READING TEXT:
* * * * * * * * *

The other question I have is can you use what you have for now? Or did you need this yesterday and you'd take any kludgy trick I come up with to control the order ?

fomightez commented 5 years ago

Backing up to the speed issue, I was trying on a different system and definitely convinced myself to add dtypes. I couldn't even read in that GTF file on a remote system without them. Turns out it isn't just speed. It just won't work under Amazon Linux. It crashes out without dtypes like discussed here.

fomightez commented 5 years ago

Improvements were made yesterday to address the speed issue but I forgot to tag this issue in the commit. Reading the GTF and then compiling the necessary information have now been improved, see https://github.com/fomightez/sequencework/commit/2111c66fcf08e5849b8da0587416fdd9e0189136 .

After reading the GTF, I was building the dataframe a row at a time for each gene. That was tolerable with a 12 mb GTF from yeast, but not at all when scaled up to the 1.4 gb from human.

* * * * * * * * *

YOUR TASKS:
• A. From the thread excerpt, copy the passage starting with "Improvements were made" and going on through "gb from human.".
• B. According to the thread excerpt, under which operating system does reading the GTF file crash without dtypes?
• C. Condense the paragraph of the thread excerpt that begins "Backing up to the speed issue" into one or two sentences, keeping its main facts.

* * * * * * * * *

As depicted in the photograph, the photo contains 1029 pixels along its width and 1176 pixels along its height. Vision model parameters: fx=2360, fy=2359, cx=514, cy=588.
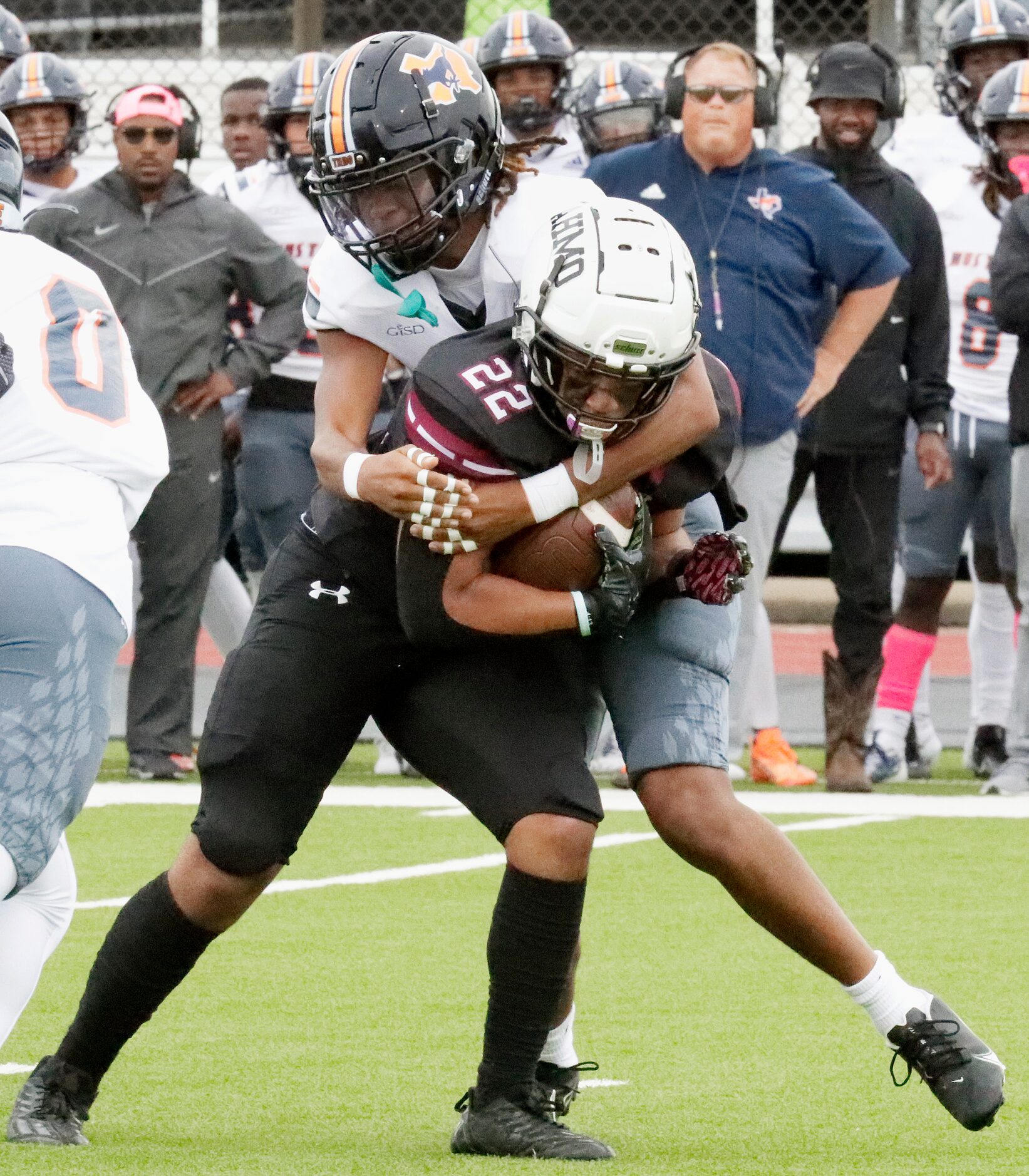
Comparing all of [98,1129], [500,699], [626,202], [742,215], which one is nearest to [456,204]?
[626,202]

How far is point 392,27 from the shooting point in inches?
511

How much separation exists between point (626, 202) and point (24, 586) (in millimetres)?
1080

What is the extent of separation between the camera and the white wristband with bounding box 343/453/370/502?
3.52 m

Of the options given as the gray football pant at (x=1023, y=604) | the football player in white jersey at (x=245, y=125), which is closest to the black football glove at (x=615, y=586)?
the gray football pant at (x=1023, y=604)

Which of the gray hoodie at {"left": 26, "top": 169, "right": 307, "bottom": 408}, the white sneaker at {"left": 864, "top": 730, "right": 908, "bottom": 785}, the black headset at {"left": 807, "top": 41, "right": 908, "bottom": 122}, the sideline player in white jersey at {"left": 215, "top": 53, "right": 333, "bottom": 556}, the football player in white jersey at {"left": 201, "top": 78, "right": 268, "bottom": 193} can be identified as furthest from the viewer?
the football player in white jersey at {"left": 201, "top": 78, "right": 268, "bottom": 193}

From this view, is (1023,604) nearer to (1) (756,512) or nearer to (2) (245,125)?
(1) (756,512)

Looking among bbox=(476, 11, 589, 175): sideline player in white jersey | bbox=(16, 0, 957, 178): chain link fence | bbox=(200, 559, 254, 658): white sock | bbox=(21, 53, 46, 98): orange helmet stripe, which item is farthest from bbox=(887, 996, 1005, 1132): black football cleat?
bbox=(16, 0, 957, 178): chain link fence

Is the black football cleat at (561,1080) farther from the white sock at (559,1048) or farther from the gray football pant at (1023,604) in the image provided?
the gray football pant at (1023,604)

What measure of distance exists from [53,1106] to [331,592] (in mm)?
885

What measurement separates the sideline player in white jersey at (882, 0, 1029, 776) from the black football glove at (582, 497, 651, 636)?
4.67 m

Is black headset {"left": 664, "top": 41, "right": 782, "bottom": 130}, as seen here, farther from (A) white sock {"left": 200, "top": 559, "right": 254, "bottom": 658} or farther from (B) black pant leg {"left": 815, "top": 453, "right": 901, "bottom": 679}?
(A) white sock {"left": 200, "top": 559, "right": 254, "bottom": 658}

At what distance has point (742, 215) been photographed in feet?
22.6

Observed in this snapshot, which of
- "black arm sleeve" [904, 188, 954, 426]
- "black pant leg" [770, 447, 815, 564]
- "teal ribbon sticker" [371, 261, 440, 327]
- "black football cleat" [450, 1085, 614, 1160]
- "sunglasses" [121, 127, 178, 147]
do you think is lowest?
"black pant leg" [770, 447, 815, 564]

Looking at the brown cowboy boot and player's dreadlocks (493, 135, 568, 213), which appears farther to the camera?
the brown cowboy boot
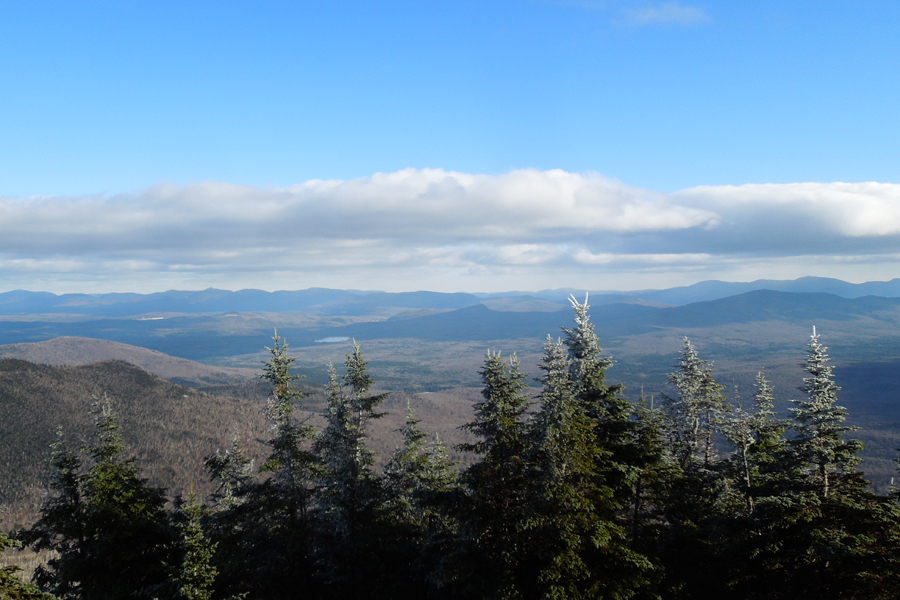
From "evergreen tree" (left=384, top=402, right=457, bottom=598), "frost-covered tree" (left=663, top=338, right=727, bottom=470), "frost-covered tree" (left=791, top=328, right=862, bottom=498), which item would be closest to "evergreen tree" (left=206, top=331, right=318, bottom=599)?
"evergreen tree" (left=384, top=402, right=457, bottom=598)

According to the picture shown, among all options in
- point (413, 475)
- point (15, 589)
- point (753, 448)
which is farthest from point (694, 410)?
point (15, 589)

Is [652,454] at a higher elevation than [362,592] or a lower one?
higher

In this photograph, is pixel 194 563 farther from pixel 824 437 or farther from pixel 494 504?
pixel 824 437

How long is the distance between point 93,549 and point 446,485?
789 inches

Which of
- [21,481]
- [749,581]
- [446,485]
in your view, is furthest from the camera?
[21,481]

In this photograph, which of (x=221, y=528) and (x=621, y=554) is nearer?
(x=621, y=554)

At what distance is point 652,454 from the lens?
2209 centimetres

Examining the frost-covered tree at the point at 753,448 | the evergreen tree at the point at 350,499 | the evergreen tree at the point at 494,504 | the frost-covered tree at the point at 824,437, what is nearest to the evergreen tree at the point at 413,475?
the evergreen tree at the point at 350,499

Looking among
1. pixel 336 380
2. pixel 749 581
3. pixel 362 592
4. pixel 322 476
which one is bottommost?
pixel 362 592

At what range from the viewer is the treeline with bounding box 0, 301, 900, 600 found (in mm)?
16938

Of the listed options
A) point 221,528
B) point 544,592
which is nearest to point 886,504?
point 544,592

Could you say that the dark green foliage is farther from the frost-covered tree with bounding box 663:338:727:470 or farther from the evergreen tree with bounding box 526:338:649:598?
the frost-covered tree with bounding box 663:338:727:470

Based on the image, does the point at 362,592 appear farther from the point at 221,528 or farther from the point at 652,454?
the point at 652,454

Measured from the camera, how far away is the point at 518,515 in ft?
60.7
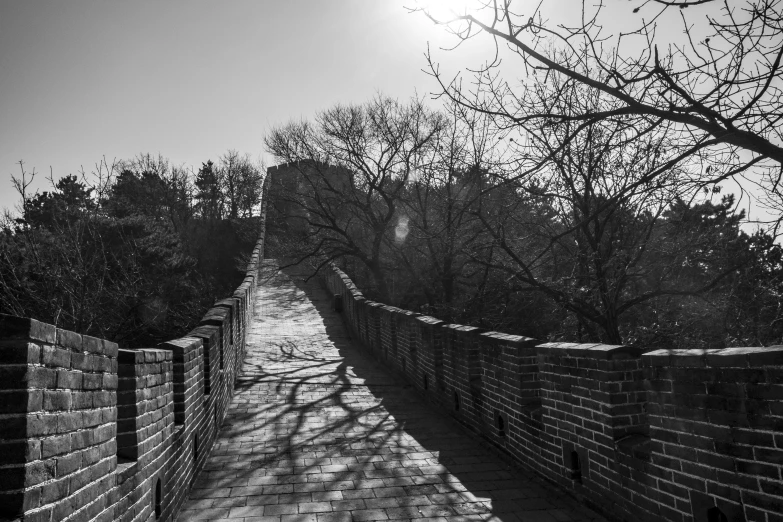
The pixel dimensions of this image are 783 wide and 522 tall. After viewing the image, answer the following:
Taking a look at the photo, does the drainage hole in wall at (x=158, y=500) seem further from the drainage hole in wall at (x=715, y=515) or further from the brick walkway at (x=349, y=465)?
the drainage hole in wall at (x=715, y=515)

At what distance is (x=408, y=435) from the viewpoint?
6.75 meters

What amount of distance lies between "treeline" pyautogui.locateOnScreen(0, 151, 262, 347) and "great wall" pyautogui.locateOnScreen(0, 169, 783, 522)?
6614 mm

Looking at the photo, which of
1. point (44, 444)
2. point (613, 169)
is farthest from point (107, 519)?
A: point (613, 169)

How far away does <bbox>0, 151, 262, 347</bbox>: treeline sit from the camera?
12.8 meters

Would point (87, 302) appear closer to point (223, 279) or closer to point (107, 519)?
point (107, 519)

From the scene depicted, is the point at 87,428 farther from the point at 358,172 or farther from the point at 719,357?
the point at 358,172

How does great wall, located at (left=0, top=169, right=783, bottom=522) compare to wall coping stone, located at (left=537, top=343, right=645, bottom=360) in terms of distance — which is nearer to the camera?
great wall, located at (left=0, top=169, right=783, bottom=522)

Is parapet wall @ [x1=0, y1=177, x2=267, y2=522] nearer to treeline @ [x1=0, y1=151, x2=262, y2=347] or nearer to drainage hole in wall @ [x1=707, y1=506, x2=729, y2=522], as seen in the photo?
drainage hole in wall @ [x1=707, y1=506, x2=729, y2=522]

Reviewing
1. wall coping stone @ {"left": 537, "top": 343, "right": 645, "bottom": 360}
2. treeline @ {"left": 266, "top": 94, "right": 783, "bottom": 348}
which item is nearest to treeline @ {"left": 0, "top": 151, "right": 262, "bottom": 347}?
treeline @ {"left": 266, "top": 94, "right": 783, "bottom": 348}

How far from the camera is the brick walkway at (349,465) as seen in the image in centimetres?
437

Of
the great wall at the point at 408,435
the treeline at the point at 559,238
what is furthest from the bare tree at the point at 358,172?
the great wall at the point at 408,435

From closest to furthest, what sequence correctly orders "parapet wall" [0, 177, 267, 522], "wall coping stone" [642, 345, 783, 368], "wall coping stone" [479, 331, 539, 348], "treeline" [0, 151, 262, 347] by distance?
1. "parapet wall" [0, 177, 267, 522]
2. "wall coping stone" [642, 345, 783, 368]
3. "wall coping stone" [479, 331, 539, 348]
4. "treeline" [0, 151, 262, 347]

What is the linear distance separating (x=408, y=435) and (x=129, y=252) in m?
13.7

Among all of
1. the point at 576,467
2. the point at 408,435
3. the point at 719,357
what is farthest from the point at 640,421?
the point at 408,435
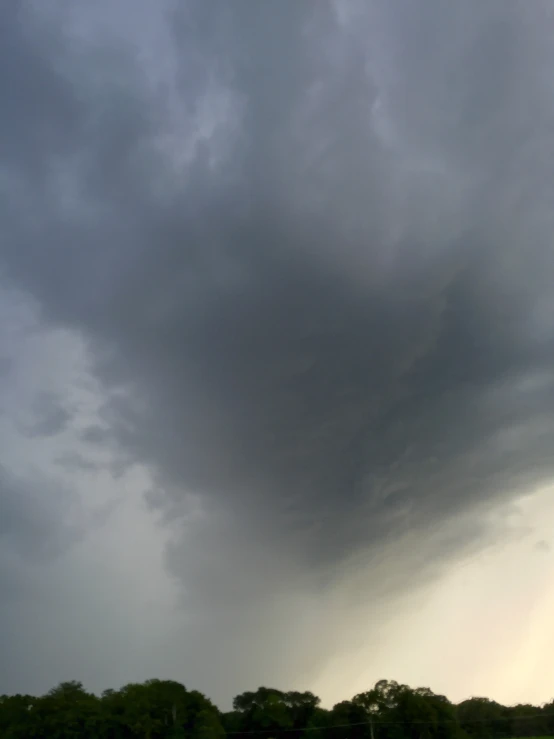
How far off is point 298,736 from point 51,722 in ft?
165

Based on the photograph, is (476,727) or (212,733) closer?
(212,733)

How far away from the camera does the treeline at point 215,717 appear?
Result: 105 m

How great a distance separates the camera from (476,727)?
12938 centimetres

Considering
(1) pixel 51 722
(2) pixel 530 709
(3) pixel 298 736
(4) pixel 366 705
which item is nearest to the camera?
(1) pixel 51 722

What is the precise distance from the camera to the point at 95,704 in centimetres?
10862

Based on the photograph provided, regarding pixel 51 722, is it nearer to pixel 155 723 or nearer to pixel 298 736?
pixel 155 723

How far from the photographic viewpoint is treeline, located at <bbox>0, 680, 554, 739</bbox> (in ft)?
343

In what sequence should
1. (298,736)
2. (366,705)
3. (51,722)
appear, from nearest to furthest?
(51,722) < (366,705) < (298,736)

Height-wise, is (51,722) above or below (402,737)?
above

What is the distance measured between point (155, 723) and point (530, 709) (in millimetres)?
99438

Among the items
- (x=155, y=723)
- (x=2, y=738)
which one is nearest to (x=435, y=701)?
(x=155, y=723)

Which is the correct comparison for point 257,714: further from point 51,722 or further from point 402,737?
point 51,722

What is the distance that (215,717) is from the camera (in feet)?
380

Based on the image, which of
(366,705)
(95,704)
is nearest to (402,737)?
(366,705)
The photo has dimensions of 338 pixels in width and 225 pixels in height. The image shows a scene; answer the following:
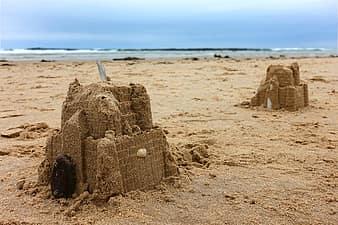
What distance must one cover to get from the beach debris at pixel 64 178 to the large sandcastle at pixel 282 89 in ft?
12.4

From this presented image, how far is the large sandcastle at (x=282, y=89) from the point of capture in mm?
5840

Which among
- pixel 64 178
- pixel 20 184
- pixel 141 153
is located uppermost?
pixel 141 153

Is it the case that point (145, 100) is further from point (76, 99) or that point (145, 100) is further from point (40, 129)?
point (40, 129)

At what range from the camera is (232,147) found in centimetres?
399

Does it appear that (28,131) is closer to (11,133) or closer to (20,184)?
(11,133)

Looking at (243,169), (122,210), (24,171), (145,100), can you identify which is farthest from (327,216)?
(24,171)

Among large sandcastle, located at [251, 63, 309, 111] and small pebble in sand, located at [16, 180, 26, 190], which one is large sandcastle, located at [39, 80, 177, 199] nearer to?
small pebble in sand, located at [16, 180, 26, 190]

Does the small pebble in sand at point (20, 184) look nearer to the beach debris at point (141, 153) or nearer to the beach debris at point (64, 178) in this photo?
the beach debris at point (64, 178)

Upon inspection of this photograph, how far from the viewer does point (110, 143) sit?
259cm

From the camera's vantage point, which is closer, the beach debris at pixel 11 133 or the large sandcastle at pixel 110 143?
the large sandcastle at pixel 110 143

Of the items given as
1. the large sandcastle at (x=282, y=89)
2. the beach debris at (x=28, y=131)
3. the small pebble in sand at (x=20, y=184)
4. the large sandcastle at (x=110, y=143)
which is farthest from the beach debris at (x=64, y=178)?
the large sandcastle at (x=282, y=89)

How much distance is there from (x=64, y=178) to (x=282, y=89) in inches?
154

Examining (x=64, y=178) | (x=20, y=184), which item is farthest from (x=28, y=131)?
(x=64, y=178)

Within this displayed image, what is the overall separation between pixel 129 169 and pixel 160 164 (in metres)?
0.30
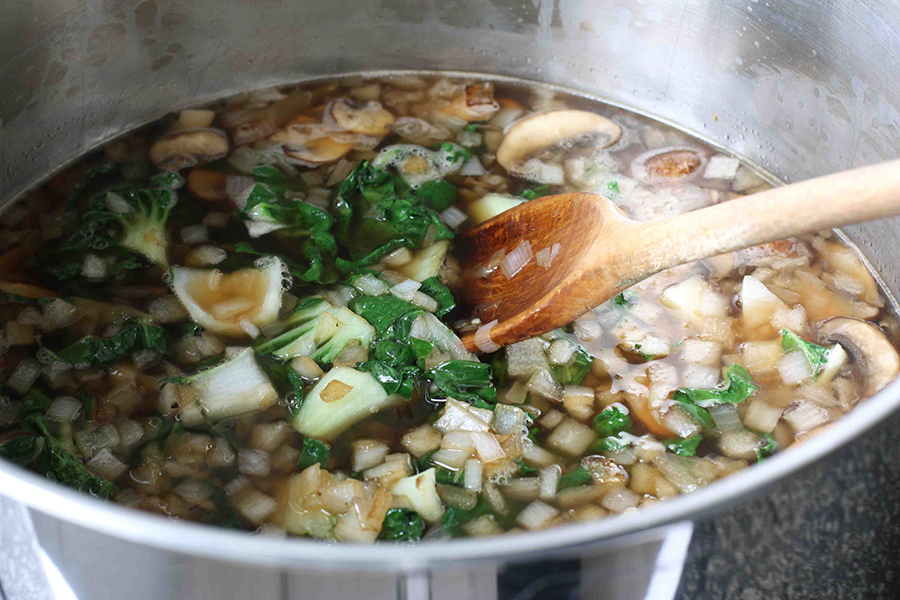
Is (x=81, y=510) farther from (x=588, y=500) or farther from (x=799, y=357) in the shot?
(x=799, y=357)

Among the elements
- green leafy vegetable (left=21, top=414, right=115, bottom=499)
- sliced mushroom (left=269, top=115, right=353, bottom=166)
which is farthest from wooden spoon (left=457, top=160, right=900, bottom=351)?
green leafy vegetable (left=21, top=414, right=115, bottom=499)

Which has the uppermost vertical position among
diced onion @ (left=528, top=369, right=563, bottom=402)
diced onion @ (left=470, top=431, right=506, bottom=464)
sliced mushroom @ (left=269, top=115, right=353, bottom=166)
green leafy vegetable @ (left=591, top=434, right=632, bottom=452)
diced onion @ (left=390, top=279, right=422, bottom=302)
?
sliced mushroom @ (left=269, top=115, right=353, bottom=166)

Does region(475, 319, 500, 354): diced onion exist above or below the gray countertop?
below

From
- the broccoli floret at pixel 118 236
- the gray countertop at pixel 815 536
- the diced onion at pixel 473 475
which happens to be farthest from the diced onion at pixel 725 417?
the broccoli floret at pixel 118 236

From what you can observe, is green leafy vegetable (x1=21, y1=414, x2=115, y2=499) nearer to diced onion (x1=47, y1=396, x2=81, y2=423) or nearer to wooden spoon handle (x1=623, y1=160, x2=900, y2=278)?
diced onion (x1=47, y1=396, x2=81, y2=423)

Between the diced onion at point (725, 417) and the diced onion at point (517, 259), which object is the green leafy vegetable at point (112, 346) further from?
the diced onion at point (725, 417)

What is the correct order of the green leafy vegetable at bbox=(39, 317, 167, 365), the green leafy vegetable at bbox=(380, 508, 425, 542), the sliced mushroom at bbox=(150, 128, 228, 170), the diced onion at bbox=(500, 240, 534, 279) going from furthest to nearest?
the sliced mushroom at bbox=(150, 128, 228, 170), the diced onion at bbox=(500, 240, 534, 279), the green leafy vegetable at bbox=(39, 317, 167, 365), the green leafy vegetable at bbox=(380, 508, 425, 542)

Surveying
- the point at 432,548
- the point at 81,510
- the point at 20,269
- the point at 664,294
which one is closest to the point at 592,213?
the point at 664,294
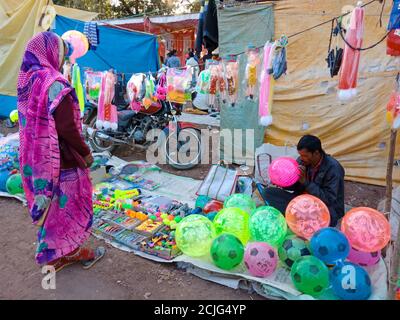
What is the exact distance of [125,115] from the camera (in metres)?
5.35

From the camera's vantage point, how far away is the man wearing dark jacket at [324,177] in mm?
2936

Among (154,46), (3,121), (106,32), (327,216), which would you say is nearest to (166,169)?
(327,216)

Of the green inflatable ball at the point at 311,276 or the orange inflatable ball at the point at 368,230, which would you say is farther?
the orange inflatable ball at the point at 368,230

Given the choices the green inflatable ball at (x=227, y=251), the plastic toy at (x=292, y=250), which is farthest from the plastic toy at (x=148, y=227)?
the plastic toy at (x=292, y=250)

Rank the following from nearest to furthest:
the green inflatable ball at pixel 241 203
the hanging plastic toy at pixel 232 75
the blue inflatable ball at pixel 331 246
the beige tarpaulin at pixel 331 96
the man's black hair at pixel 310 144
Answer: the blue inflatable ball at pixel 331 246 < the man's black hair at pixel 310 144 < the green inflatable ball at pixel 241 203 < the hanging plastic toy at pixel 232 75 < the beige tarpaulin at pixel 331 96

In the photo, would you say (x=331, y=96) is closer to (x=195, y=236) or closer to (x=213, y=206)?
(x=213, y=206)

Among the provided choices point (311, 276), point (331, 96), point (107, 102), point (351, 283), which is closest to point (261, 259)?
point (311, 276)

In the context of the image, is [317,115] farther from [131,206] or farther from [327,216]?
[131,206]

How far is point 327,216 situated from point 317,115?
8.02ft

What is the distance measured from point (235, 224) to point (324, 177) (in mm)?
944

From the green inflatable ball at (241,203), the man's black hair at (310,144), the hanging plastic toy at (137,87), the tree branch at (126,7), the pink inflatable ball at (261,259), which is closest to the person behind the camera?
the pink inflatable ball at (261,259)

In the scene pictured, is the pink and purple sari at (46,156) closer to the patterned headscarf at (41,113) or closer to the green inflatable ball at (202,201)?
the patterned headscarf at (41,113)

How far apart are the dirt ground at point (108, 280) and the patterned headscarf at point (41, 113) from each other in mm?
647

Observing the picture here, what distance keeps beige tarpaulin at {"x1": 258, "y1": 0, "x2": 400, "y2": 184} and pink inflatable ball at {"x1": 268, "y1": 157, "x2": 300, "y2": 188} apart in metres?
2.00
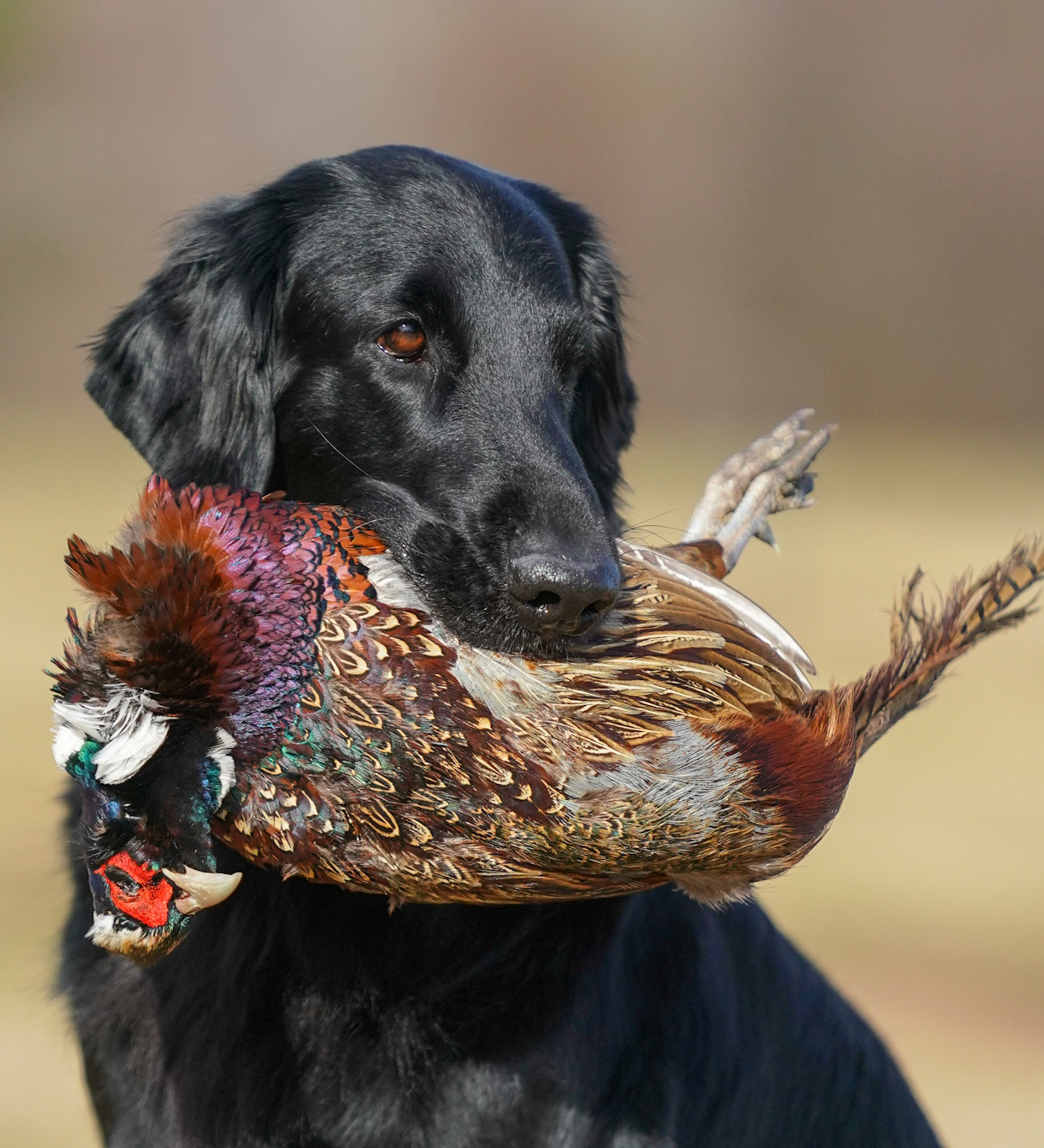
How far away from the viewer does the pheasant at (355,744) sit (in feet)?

* * * * * * * * *

RESPONSES IN ORDER:
• A.
Improvements were made yesterday to address the speed issue but I forgot to tag this issue in the commit. Reading the GTF and then compiling the necessary information have now been improved, see https://github.com/fomightez/sequencework/commit/2111c66fcf08e5849b8da0587416fdd9e0189136 .

After reading the GTF, I was building the dataframe a row at a time for each gene. That was tolerable with a 12 mb GTF from yeast, but not at all when scaled up to the 1.4 gb from human.

• B. Amazon Linux.

• C. Testing on a different system convinced the writer to add dtypes, because without them the GTF file could not even be read on a remote system. The problem is not only speed, since the reading crashes under Amazon Linux without dtypes.